**DATA EXCERPTS**
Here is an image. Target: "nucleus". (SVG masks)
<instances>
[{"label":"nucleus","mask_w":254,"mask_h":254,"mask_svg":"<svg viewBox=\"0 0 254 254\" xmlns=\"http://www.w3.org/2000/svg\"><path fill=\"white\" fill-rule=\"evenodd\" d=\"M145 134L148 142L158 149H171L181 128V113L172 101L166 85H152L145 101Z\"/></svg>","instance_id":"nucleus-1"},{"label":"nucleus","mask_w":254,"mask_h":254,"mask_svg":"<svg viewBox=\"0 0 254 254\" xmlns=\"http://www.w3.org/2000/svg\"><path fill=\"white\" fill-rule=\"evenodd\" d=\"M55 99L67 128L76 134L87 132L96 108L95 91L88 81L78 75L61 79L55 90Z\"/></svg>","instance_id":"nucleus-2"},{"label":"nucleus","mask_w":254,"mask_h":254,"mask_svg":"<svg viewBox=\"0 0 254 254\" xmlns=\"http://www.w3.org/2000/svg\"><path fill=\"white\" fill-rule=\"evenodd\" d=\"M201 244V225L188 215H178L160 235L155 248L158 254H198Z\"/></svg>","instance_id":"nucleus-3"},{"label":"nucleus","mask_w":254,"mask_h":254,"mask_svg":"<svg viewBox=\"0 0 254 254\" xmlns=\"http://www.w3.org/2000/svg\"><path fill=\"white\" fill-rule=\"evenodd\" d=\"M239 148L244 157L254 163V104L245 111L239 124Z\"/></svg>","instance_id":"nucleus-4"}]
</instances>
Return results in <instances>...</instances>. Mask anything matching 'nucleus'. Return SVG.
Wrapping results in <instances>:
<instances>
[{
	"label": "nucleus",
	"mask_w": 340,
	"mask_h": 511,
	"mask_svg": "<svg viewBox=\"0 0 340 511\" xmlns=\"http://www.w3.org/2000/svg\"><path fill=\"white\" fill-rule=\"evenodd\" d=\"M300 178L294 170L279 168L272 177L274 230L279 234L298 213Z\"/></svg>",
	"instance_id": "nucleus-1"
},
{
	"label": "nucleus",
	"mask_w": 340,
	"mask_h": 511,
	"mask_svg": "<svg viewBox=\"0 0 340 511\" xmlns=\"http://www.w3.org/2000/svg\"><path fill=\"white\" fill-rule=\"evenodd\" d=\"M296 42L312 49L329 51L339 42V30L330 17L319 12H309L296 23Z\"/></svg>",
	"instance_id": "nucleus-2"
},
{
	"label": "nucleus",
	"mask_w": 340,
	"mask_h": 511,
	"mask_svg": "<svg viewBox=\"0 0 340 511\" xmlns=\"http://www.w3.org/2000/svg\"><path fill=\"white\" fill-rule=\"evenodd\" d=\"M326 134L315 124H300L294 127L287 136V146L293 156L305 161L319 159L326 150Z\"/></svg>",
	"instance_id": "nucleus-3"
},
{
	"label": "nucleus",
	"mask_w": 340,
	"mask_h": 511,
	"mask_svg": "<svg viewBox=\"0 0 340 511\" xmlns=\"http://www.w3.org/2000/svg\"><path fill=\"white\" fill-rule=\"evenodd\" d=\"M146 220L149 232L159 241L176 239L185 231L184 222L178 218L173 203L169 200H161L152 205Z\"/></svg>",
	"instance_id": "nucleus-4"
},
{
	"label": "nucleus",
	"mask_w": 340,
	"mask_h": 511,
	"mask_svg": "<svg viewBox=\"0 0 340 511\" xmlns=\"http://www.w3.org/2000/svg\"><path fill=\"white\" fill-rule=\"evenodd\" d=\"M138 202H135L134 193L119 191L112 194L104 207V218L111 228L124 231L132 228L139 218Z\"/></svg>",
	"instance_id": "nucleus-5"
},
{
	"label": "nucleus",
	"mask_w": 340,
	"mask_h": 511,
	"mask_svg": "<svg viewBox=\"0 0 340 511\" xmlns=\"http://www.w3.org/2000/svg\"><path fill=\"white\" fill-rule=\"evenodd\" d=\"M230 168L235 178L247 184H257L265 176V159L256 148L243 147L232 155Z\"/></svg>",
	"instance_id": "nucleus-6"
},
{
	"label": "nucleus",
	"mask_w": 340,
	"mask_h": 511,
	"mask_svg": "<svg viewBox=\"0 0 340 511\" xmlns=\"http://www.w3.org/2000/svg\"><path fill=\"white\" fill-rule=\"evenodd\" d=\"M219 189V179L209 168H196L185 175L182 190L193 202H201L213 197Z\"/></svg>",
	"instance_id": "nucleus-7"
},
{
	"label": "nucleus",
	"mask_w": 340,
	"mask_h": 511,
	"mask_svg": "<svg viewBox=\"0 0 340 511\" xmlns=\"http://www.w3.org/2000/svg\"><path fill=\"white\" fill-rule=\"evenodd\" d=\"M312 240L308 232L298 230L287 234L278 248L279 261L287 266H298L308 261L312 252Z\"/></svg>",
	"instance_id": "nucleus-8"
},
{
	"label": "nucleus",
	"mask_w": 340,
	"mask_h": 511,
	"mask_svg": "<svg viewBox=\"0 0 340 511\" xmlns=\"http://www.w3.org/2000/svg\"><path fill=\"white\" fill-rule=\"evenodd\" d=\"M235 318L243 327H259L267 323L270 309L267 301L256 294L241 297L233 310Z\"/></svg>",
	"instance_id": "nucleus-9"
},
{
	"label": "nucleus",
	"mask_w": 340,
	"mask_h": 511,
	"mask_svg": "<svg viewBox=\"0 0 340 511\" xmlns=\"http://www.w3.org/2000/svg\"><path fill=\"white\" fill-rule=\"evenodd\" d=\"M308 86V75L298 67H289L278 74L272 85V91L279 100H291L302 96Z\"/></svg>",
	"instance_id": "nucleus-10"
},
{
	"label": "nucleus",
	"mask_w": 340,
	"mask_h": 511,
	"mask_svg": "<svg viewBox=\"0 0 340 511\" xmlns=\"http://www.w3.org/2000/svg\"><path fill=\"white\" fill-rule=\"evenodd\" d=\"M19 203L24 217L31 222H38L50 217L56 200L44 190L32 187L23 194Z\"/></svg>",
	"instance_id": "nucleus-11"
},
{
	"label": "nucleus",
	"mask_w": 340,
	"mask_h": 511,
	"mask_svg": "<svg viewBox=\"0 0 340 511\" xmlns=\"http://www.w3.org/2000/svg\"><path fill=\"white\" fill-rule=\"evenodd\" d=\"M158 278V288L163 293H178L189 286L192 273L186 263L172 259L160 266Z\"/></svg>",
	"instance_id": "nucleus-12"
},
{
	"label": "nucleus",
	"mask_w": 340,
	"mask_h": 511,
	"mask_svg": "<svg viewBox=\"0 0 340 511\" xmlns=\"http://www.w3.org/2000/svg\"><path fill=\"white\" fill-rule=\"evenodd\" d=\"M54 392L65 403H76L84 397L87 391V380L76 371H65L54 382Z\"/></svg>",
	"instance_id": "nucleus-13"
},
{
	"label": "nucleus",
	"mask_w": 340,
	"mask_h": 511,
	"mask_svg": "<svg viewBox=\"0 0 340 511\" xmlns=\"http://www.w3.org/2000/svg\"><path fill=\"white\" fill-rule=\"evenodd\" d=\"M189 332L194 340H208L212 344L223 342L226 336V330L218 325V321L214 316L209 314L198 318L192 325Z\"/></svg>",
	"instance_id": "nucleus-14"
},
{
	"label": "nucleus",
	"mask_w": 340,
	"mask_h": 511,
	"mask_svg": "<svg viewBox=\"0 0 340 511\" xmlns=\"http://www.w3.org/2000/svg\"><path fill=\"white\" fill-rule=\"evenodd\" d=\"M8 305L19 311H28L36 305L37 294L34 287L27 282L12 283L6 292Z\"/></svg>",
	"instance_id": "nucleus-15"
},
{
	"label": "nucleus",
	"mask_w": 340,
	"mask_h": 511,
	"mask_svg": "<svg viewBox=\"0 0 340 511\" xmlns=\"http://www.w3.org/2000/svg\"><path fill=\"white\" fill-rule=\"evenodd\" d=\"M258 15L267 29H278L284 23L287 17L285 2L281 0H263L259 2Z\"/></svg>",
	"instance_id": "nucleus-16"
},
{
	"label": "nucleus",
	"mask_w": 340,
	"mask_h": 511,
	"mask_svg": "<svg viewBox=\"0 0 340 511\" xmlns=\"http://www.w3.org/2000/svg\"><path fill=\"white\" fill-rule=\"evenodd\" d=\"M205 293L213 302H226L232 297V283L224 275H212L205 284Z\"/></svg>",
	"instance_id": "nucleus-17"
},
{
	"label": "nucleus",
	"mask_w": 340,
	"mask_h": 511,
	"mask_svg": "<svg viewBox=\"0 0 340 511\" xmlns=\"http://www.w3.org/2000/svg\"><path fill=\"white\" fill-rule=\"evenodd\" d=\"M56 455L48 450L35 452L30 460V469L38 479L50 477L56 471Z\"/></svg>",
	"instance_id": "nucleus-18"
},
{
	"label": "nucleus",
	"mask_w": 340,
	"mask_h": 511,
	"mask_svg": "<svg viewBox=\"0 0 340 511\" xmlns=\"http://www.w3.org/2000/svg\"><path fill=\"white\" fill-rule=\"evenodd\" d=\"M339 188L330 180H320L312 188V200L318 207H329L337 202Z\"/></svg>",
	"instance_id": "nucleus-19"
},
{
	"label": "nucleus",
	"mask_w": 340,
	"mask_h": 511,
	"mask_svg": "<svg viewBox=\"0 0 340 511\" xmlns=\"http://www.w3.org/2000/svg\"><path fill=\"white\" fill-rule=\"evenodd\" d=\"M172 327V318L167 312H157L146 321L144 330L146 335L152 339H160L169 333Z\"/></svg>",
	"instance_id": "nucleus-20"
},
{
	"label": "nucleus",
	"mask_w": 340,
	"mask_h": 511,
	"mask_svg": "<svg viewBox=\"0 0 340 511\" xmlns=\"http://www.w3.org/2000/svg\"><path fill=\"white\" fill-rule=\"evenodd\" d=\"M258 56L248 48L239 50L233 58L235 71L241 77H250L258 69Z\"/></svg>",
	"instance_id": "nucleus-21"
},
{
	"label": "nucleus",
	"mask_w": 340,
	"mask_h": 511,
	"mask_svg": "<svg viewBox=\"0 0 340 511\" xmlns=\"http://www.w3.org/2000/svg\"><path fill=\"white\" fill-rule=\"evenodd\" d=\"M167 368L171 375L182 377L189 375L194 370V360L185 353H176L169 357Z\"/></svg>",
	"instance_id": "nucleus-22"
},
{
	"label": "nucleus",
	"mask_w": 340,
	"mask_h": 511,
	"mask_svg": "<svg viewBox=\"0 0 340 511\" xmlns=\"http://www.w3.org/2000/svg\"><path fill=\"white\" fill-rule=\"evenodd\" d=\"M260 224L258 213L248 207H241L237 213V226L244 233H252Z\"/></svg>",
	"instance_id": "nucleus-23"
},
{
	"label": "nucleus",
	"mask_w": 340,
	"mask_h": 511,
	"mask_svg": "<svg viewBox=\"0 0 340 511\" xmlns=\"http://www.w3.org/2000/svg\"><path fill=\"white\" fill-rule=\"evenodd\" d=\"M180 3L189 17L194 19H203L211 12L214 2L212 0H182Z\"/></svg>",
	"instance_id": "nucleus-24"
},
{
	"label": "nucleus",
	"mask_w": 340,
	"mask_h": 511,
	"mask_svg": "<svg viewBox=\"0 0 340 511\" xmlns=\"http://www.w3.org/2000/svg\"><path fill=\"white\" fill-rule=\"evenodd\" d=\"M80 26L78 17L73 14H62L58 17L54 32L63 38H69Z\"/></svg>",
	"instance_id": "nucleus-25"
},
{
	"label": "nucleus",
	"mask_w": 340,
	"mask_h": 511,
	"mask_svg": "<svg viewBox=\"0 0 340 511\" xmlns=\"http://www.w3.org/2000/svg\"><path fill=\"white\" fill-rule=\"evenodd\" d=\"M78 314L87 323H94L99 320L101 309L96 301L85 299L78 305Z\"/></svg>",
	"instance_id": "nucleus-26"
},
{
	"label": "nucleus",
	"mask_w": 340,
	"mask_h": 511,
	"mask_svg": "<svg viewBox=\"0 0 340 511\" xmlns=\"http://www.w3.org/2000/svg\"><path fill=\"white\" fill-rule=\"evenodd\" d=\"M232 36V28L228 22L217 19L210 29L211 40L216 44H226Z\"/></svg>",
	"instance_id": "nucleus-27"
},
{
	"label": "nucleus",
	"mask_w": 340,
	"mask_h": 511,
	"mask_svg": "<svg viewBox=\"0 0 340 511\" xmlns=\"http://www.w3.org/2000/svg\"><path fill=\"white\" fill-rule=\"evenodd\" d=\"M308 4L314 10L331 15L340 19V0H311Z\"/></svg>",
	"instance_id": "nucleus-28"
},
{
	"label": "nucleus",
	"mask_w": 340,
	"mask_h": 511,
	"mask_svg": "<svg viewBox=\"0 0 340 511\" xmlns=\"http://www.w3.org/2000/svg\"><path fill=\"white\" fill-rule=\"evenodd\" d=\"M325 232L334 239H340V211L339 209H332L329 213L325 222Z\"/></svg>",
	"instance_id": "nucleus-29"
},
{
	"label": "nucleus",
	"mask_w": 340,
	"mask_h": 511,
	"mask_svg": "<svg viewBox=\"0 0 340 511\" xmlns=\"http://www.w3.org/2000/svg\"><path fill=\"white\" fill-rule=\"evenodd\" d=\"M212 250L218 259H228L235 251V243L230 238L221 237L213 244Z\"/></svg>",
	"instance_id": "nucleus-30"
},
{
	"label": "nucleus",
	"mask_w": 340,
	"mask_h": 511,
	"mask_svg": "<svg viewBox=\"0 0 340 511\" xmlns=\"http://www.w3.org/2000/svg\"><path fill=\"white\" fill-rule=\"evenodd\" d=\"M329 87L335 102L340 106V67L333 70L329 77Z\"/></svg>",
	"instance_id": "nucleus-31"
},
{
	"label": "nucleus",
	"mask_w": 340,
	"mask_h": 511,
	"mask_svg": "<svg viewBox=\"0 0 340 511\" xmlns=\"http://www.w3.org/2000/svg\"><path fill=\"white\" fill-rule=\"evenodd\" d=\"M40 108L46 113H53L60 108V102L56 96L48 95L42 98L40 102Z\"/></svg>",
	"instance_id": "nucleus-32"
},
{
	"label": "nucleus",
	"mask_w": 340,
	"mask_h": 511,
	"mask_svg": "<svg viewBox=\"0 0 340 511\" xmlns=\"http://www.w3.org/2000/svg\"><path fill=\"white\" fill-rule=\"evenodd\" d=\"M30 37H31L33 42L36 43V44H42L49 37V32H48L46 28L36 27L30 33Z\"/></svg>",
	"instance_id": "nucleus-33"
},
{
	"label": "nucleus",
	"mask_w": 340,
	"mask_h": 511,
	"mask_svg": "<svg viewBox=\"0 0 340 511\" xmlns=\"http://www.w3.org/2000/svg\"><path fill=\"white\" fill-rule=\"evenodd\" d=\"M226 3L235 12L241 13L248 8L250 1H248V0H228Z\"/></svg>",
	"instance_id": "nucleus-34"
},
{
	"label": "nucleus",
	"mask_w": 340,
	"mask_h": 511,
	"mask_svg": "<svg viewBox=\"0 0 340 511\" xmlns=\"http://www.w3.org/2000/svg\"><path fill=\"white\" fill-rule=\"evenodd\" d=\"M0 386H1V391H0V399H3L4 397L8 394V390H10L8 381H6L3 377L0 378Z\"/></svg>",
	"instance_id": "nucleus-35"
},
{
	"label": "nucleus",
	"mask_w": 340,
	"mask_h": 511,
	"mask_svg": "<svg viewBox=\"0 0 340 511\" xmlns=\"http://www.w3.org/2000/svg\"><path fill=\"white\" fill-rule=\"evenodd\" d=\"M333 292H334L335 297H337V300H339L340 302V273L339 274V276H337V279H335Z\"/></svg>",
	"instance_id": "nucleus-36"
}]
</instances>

**STATED GOAL**
List each line of the records above that contains the string "results", treating uppercase and lowercase letters as different.

**CORRECT ANSWER**
Return results in <instances>...</instances>. Mask anything matching 'nucleus'. Return SVG.
Wrapping results in <instances>:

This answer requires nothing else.